Ausgehend von diesen Grundsätzen ist hier zugunsten der Beklagten der Entlastungsbeweis geführt. Nach dem
Ergebnis des erstinstanzlich in Bezug auf den Boxenstall eingeholten Sachverständigengutachtens kann der
Beklagten ein Verschulden im Zusammenhang mit den eingetretenen Verletzungen des Pferdes der Klägerin nicht
vorgeworfen werden.
Entsprechend dem insoweit unstreitigen Sachvortrag der Parteien ist das Pferd der Klägerin in der Nacht vom 14.
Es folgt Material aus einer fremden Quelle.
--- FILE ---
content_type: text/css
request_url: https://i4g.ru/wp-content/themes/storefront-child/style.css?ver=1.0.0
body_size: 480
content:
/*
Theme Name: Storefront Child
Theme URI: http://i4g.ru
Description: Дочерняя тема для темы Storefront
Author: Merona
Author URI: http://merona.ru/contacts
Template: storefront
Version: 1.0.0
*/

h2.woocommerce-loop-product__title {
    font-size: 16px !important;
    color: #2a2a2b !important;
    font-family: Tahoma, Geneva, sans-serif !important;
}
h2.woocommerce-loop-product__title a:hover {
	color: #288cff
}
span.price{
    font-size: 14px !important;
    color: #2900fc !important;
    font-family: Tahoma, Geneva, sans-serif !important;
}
auf den 15.10.2007 mit dem rechten Hinterbein zwischen die Gitterstäbe der zugewiesenen Pferdebox geraten,
wobei das Pferd - um mit dem Bein zwischen die Stäbe geraten zu können - einen Stab aus dem Rahmen
herausgetreten haben muss. Bei welcher Gelegenheit das Pferd gegen die Gitterstäbe getreten hat, d.h. ob dies im
stehenden, liegenden oder sich wälzenden Zustand geschehen ist, kann nicht mehr aufgeklärt werden. In jedem
Falle ist jedoch davon auszugehen, dass dem Schadensereignis ein Ausschlagen des Pferdes mit dem rechten
Hinterbein, mithin eine für das Tier typische gefahrenträchtige Reaktion vorangegangen ist. Entsprechend den
Feststellungen des erstinstanzlich beauftragten Sachverständigen L… im Gutachten vom 20.01.2009 ist ferner
davon auszugehen, dass das Pferd den Gitterstab offenbar nur deshalb heraustreten und mit dem rechten Hinterbein
zwischen die Gitterstäbe der Box gelangen konnte, weil die Gitterstäbe in dem auf die darunter befindliche
Trennwand aufgesetzten Metallrahmen nicht hinreichend fixiert waren. Die durch eine Bohrung im Rahmen geführten
Stäbe waren nicht, wie in den Empfehlungen der Reiterlichen Vereinigung (FN) vorgesehen, rundum bzw. zu 80 %,
sondern nur zu 40 % von unten mit dem Rahmen verschweißt, so dass sich ein Stab aus der Verankerung lösen
konnte. In Bezug auf diesen Umstand kann der Beklagten jedoch ein schuldhafter Verstoß gegen ihre
Sorgfaltspflichten nicht vorgeworfen werden. Nach den Ausführungen des Sachverständigen L… war der
festgestellte Verarbeitungsmangel an den Gitterstäben für die Beklagte nicht erkennbar. Erst durch eine
Herausnahme der Holzbohlen aus der unter dem Gitter befindlichen Trennwand und durch eine Überprüfung und
Begutachtung der an der Unterseite des Gitterrahmens befindlichen Schweißnähte konnte der Sachverständige den
Mangel feststellen. Eine solch eingehende Überprüfung der Boxengitter konnte und brauchte die Beklagte vor der
Ingebrauchnahme der Boxen nicht durchzuführen. Dies gilt um so mehr, als der Sachverständige ausgeführt hat,
dass die Pferdebox nach ihrem äußeren Erscheinungsbild, namentlich hinsichtlich der Stärke der Gitterstäbe, des
Abstandes der einzelnen Gitterstäbe und ihrer Länge den im Zeitpunkt der Ingebrauchnahme geltenden
Empfehlungen der FN im Wesentlichen entsprach. Die Beklagte konnte und durfte sich insoweit darauf verlassen,
dass die unstreitig für ihre Zuverlässigkeit und gute Qualität bekannte Herstellerin des Gitters, die Streitverkündete,
die Pferdeboxen ordnungsgemäß und insgesamt den Anforderungen der FN entsprechend produzieren würde. Für die
Beklagte war daher auch bei Anwendung größtmöglicher Sorgfalt eine Mangelhaftigkeit der Pferdeboxen nicht
erkennbar, so dass ihr hinsichtlich der eingetretenen Verletzungen des Pferdes der Klägerin im Ergebnis eine
fahrlässige Pflichtverletzung nicht vorgeworfen werden kann.
Auch eine deliktische Haftung der Beklagten, insbesondere unter dem Gesichtspunkt einer Verletzung der
Verkehrssicherungspflicht, kommt nach den vorstehenden Ausführungen nicht in Betracht, da es an einer jedenfalls
fahrlässigen haftungsbegründenden Handlung der Beklagten fehlt.
Die Nebenentscheidungen beruhen auf den §§ 91, 708 Nr. 10, 713 ZPO.